## WORK TASK 1:
In the oil spill notebook, what makes the dataset a candidate for imbalanced classification techniques?
## WORK TASK 2:
Summarize the oil spill notebook in two sentences.
## WORK TASK 3:
Write the next part of the oil spill notebook, picking up after its final line.

## READING PASSAGE:
* * *
# Introduction
#### Dataset created using satelite images of the ocean to identify oil spills. 
https://machinelearningmastery.com/imbalanced-classification-model-to-detect-oil-spills/

In [None]:
import numpy as np 
import pandas as pd 

import os
for dirname, _, filenames in os.walk('/kaggle/input'):
    for filename in filenames:
        print(os.path.join(dirname, filename))

In [None]:
df=pd.read_csv("/kaggle/input/oil-spill/oil-spill.csv",header=None)

In [None]:
df.head()

# View Class Imbalance

In [None]:
df.iloc[:,49].value_counts()/len(df)

#### This dataset is a candidate for imblanced classification techniques since more than 80% of the samples belong to the majority class. 

In [None]:
df.iloc[:,0].value_counts()

In [None]:
df.isnull().sum().sum()

In [None]:
from sklearn.model_selection import train_test_split

train,val=train_test_split(df)
* * *
## SOURCE MATERIAL:
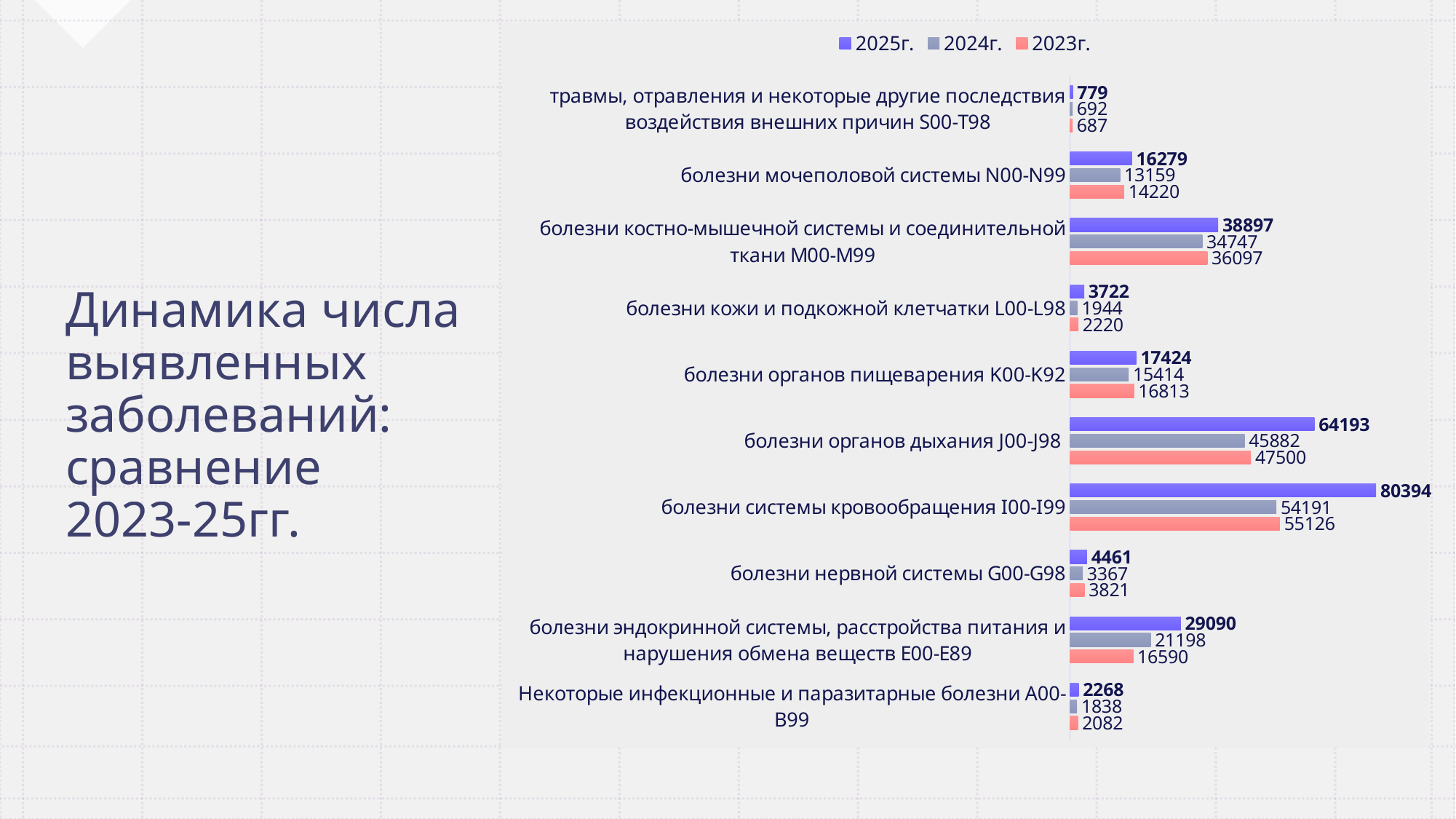
How many disease categories are shown in the chart? 10 What is the 2023г. value for болезни органов дыхания J00-J98? 47500 What is the 2025г. value for болезни системы кровообращения I00-I99? 80394 Which category has the lowest 2023г. value? травмы, отравления и некоторые другие последствия воздействия внешних причин S00-T98 What kind of chart is shown on the slide? bar chart What is the 2024г. value for болезни эндокринной системы, расстройства питания и нарушения обмена веществ E00-E89? 21198 What is the difference between the 2025г. and 2023г. values for болезни эндокринной системы, расстройства питания и нарушения обмена веществ E00-E89? 12500 For болезни кожи и подкожной клетчатки L00-L98, which is larger: the 2025г. value or the 2023г. value? 2025г. Which category has the highest 2025г. value? болезни системы кровообращения I00-I99 How many series does the legend list? 3 What is the difference between the 2025г. and 2024г. values for болезни системы кровообращения I00-I99? 26203 For болезни мочеполовой системы N00-N99, which is larger: the 2024г. value or the 2023г. value? 2023г.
* * *
## EXERCISE OUTPUT 1:
More than 80% of the samples belong to the majority class.

## EXERCISE OUTPUT 2:
The notebook works with a dataset created from satellite images of the ocean to identify oil spills, loading it from a CSV file with no header row and viewing the class proportions in column 49. It states that more than 80% of the samples belong to the majority class, then totals the missing values and splits the data into training and validation sets with train_test_split.

## EXERCISE OUTPUT 3:
X,y=train.drop(49,axis=1),train[49]
X_train,X_test,y_train,y_test=train_test_split(df.drop(49,axis=1),df[49])

# Dummy Classifier
#### Geometric mean or G-mean combines Sensitivity and Specificity 
#### Since the uniform strategy generates predictions uniformly at random, we expect a G-mean close to 0.5 

In [None]:
from sklearn.model_selection import cross_val_score
from sklearn.model_selection import RepeatedStratifiedKFold
from imblearn.metrics import geometric_mean_score
from sklearn.metrics import make_scorer
from sklearn.dummy import DummyClassifier

model = DummyClassifier(strategy='uniform')
cv = RepeatedStratifiedKFold(n_splits=10, n_repeats=3, random_state=1)
metric = make_scorer(geometric_mean_score)
scores = cross_val_score(model, X, y, scoring=metric, cv=cv, n_jobs=-1)

print(scores.mean())

# Model Comparison Baseline

In [None]:
from sklearn.linear_model import LogisticRegression
from sklearn.discriminant_analysis import LinearDiscriminantAnalysis
from sklearn.naive_bayes import GaussianNB

In [None]:
models = []
models.append(('LR', LogisticRegression(solver='liblinear')))
models.append(('LDA', LinearDiscriminantAnalysis())) 
models.append(('NB', GaussianNB()))

cv = RepeatedStratifiedKFold(n_splits=10, n_repeats=3, random_state=1)
metric = make_scorer(geometric_mean_score)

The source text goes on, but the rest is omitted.